Compare the KTLA report with this one from rival KTTV Channel 11. Note that KTTV’s reporter, Lauren Sivan, while appearing sympathetic to Mr. Weekley’s claims of police abuse, takes care to inform viewers that the version of the video being shown had been edited, with the single punch shown multiple times.
Mr. Weekley and his family are enjoying their new status as celebrities, staging press conferences and protests in front of their home and receiving support from members of the local grievance industry, some of whose members are of dubious character. Najee Ali, for example, a man never found far away from any racial controversy in Southern California (that is when he’s not locked up himself), has been perched on the Weekley doorstep since the case hit the news. Mr. Ali, formerly known as Todd Eskew, was once a member of the Crips street gang and has been convicted of multiple felonies, including robbery, hit-and-run, and, most recently, of attempting to bribe witnesses in a 2007 case involving his daughter. He promotes himself as the director of Project Islamic H.O.P.E., an organization which, as far as anyone can tell, claims Mr. Ali not only as director but as its only member.
Also turning out in support of Mr. Weekley is Tony Muhammad, western regional director for noted antisemite Louis Farrakhan’s Nation of Islam, perhaps best known to LAPD officers for having escaped prosecution after scuffling with cops in South Central L.A. back in 2005. It’s interesting to note that Mr. Ali once accused Mr. Muhammad’s bodyguards of roughing him up at a news conference.
But petty rivalries can be put aside when there’s grievance-mongering to be done, and the mongering has been going full tilt all week, fueled at least in part by KTLA’s transparently manipulative and inflammatory reporting.
Recall that in the March 1991 arrest of Rodney King, it was an edited videotape that led to the widespread belief that the LAPD officers who arrested Mr. King had beaten him without cause and would be convicted of the criminal charges brought against them.

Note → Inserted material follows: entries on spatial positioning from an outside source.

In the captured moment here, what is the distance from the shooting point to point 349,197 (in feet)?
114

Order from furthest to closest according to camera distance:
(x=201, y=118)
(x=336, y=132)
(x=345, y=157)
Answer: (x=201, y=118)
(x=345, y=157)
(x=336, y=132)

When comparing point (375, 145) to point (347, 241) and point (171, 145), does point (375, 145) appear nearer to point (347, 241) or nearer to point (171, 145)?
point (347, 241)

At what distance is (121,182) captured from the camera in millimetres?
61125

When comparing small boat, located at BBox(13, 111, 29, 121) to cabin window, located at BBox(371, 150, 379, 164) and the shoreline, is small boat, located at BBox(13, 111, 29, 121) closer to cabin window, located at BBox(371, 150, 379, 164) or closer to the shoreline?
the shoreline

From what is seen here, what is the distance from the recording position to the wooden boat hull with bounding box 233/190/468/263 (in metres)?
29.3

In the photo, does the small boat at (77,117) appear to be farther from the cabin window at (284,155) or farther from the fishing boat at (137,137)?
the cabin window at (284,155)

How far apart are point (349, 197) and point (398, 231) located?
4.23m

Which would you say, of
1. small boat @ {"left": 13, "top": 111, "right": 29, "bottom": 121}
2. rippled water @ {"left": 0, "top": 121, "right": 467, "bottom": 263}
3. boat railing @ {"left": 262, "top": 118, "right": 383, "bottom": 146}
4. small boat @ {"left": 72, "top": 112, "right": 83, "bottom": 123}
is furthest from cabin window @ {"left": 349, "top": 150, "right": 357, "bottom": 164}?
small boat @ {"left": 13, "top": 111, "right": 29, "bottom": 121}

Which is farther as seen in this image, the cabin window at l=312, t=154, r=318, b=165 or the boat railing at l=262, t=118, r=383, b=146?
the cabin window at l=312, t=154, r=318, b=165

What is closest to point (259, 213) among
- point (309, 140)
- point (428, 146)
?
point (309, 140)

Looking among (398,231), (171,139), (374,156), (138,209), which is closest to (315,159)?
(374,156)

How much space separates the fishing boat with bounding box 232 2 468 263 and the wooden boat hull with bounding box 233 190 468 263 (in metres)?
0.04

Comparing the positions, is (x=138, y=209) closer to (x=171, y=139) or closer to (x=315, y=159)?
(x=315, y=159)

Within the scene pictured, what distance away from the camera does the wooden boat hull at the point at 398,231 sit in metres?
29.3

When the jury in those officers’ trial, having viewed the unedited version of the tape, declined to convict the officers, it led to days of rioting that saw 53 people killed and wide swaths of Los Angeles put to the torch.
In reporting the Weekley story as it has, have the people at KTLA revealed a desire for an equally dramatic outcome? It would be good for people in the news business, but terrible for everyone else.
“Jack Dunphy” is the pseudonym of an officer with the Los Angeles Police Department. The opinions expressed are his own and almost certainly do not reflect those of the LAPD management.